Parametrizing the hybrid-search query.
The query can originally be found in: CrateDB Blog: Hybrid Search Explained.
WITH bm25 as (
SELECT
_score,
RANK() OVER (
ORDER BY
_score DESC
) as rank,
title
FROM
fs_search
WHERE
MATCH("content", 'knn search')
ORDER BY
_score DESC
),
vector as (
SELECT
_score,
RANK() OVER (
ORDER BY
_score DESC
) as rank,
title
FROM
fs_search
WHERE
KNN_MATCH(
xs,
[vector...],
15
)
)
SELECT
TRUNC((1.0 / (bm25.rank + 60)) + (1.0 / (vector.rank + 60)), 6) as final_rank,
bm25.rank as bm25_rank,
vector.rank as vector_rank,
bm25.title
FROM
bm25,
vector
WHERE
bm25.title = vector.title
ORDER BY final_rank DESC
The first things that we can parametrize are the vector
, and the match for bm25, 'knn search'
,
we could and should parametrize more things like: the table names, the column names and the RRF k parameter,
which is hardcoded as 60. For now we will only do the match terms.

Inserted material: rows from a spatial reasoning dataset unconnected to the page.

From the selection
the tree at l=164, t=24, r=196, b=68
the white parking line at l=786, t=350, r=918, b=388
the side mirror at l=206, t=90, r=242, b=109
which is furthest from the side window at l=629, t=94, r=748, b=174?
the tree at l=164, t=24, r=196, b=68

from queryzen import QueryZen
qz = QueryZen()
query = """
WITH bm25 as (
SELECT
_score,
RANK() OVER (
ORDER BY
_score DESC
) as rank,
title
FROM
fs_search
WHERE
MATCH("content", :match_term)
ORDER BY
_score DESC
),
vector as (
SELECT
_score,
RANK() OVER (
ORDER BY
_score DESC
) as rank,
title
FROM
fs_search
WHERE
KNN_MATCH(
xs,
:vector,
15
)
)
SELECT
TRUNC((1.0 / (bm25.rank + 60)) + (1.0 / (vector.rank + 60)), 6) as final_rank,
bm25.rank as bm25_rank,
vector.rank as vector_rank,
bm25.title
FROM
bm25,
vector
WHERE
bm25.title = vector.title
ORDER BY final_rank DESC
"""
qz.create(collection='crate', name='hybrid-search', query=query)

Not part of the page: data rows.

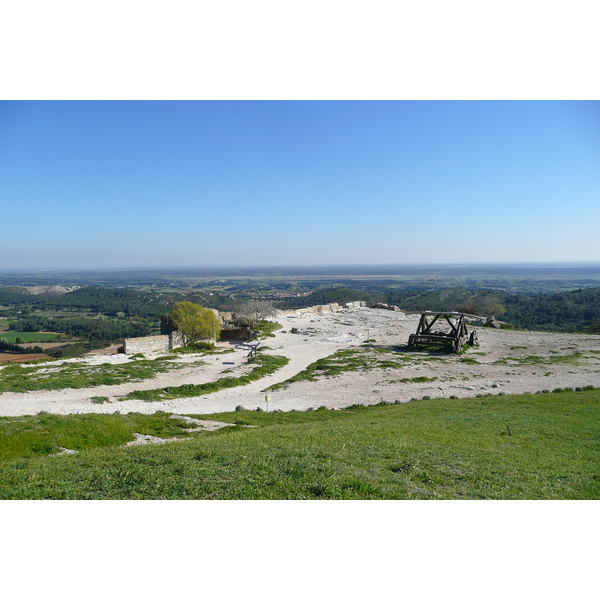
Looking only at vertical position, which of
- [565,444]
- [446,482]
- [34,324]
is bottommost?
[34,324]

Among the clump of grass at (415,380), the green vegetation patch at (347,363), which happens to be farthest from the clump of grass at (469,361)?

Now in any Python program I can reuse the query!
hybrid_search.py
from queryzen import QueryZen, exceptions
from .vectors import make_vector
qz = QueryZen()
def hybrid_search(search_phrase: str):
"""Searches a search_phrase in the Database, using hybrid search (BM25 + vector search)"""
try:
zen = qz.get(collection='crate', name='hybrid-search', version=1)

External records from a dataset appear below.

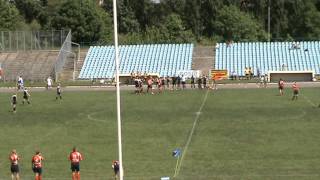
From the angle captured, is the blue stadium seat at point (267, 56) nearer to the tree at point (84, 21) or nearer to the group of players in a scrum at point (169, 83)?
the group of players in a scrum at point (169, 83)

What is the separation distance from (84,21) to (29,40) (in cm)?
1154

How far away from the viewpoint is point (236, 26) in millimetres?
92250

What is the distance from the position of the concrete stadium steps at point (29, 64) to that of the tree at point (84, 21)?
450 inches

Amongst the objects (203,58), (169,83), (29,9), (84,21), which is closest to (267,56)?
(203,58)

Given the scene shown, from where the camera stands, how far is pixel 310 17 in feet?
317

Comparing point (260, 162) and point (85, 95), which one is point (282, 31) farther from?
point (260, 162)

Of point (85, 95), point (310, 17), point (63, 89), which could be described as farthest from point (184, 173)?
point (310, 17)

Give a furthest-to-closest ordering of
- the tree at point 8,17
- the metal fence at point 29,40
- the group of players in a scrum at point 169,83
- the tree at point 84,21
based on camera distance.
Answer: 1. the tree at point 8,17
2. the tree at point 84,21
3. the metal fence at point 29,40
4. the group of players in a scrum at point 169,83

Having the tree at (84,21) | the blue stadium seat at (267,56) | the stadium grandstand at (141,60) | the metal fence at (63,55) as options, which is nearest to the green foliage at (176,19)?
the tree at (84,21)

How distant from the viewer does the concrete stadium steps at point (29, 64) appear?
238 ft

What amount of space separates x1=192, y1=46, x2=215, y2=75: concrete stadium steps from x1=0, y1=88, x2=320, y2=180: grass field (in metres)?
23.5

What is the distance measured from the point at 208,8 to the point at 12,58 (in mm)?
38188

except exceptions.ZenDoesNotExist:
# handle zen not existing.
pass
result = qz.run(zen,
database='crate',
match_term=search_phrase,
vector=make_vector(search_phrase))
return result.rows
Now in my collection crate
, there is a zen named hybrid_search
with version 1, if I were to update
the query, I could create a new one, with version 2, and test it. In the end application I would
only need to change the version=1
to version=2
.
Furthermore, I could just ship in a small package the hybrid_search
function, and ship in my
entire company's Python ecosystem the same way of doing hybrid search, centralized.